Un rapport détaillant ces choix doit être transmis au Congrès, mais n’a pas encore été rendu public.

Des mentions nombreuses de Donald Trump, sans preuves nouvelles

Parmi les éléments les plus scrutés figure la présence d’au moins 4 500 documents mentionnant Donald Trump. L’un d’eux est un résumé interne établi par le FBI à partir de signalements émanant de particuliers, évoquant des accusations d’abus sexuels impliquant Epstein et Trump.

Ces allégations ne sont étayées par aucune preuve dans les documents publiés. Le ministère de la Justice souligne explicitement que certains fichiers peuvent contenir des informations fausses, incomplètes ou mensongères.

Donald Trump a une nouvelle fois nié toute implication illégale liée à Epstein. La Maison-Blanche rappelle également que de fausses accusations avaient déjà été transmises au FBI avant l’élection présidentielle de 2020.

Un éclairage supplémentaire sur les relations d’Epstein avec des figures influentes

Au-delà du cas Trump, les documents apportent des éléments nouveaux ou confirment des informations déjà connues sur les relations entretenues par Epstein avec plusieurs personnalités du monde économique et politique.
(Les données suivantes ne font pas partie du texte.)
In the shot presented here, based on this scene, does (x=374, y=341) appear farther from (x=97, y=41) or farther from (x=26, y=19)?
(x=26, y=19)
Les archives mentionnent notamment :

  • des notes privées rédigées par Epstein à propos de Bill Gates, contenant des accusations que l’entourage de Gates qualifie d’« absolument fausses » ;
  • un projet de visite sur l’île privée d’Epstein par Howard Lutnick en 2012, malgré des déclarations antérieures affirmant une rupture des liens dès 2005 ;
  • des échanges de courriels à tonalité familière avec Richard Branson ;
  • ainsi que des messages montrant Elon Musk et Epstein tentant, sans succès confirmé, de coordonner des rencontres entre 2012 et 2014.

Les documents dressent également une cartographie du cercle rapproché d’Epstein, incluant Ghislaine Maxwell, son avocat et son comptable, offrant une vision plus structurée de son réseau.

Une dernière publication… mais pas la fin des questions

Todd Blanche a indiqué que cette déclassification devrait constituer la dernière grande publication liée aux dossiers Epstein. Il a toutefois reconnu que ces documents risquaient de ne pas satisfaire l’attente du public, tant les zones d’ombre demeurent nombreuses.

Plus qu’un dénouement, cette publication massive agit comme un révélateur : celui d’un système où un homme condamné pour crimes sexuels a pu, pendant des années, conserver l’accès aux cercles les plus élevés du pouvoir.